Document segment:
BEGIN
The Destinations with the maximum and minimum number of flights respectively:
max <- totalCity %>% filter(Total == max(Total))
max
## # A tibble: 1 x 6
## Destination Delayed OnTime Total DelayRatio OnTimeRatio
## <chr> <int> <int> <int> <dbl> <dbl>
## 1 Phoenix 427 5061 5488 0.0778 0.922
min <- totalCity %>% filter(Total == min(Total))
min
## # A tibble: 1 x 6
## Destination Delayed OnTime Total DelayRatio OnTimeRatio
## <chr> <int> <int> <int> <dbl> <dbl>
## 1 San.Diego 85 595 680 0.125 0.875
Total delayed and on time by airline and their respective ratio:
totalAirline <- dataTran %>% group_by(Airline) %>% summarise(Delayed = sum(delayed),OnTime = sum(`on time`), Total = Delayed + OnTime) %>% mutate(DelayRatio = Delayed/Total, OnTimeRatio = OnTime/Total)
totalAirline
## # A tibble: 2 x 6
## Airline Delayed OnTime Total DelayRatio OnTimeRatio
## <fct> <int> <int> <int> <dbl> <dbl>
## 1 ALASKA 501 3274 3775 0.133 0.867
## 2 AM WEST 787 6438 7225 0.109 0.891
statusRatio2 <- select(totalAirline, -c("Delayed", "OnTime", "Total"))
END
Recorded information:
BEGIN
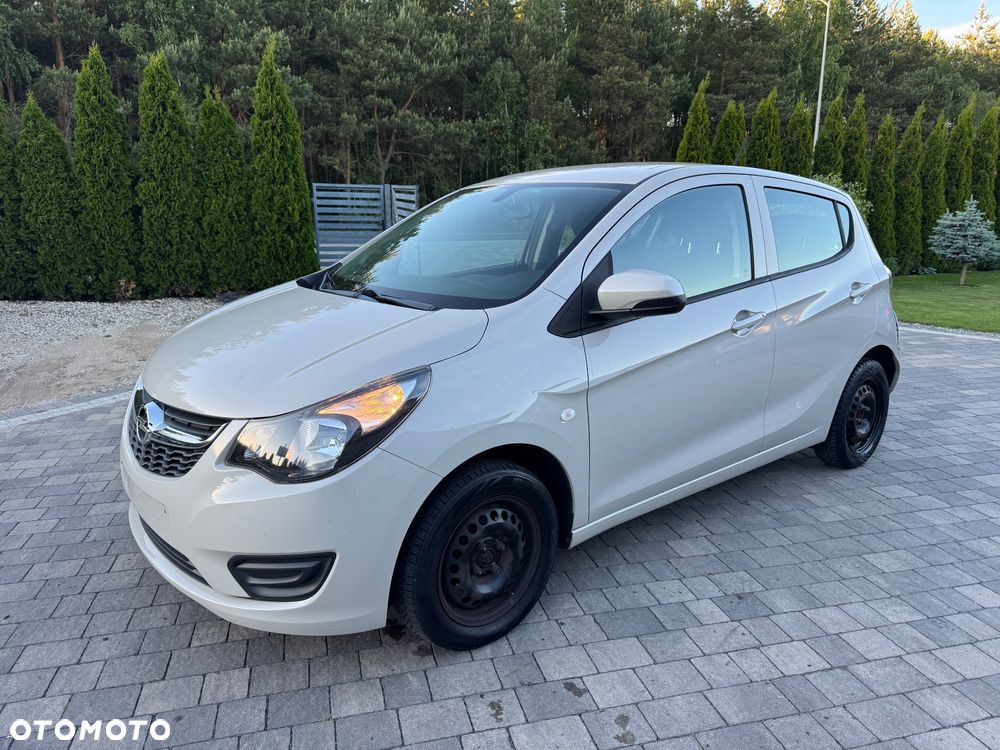 Opel Karl 1.0 ECOFLEX Start/Stop Edition - 3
END
Activity list:
1) In the flight delay analysis, which destination has the largest total number of flights, and what is that total?
2) Summarize the flight delay analysis in two sentences.

Task-by-task results:
1) Phoenix, with a total of 5488 flights.

2) Phoenix has the most flights (5488, delay ratio 0.0778) and San.Diego has the fewest (680, delay ratio 0.125). By airline, ALASKA has 501 delayed out of 3775 flights (delay ratio 0.133) and AM WEST has 787 delayed out of 7225 (delay ratio 0.109).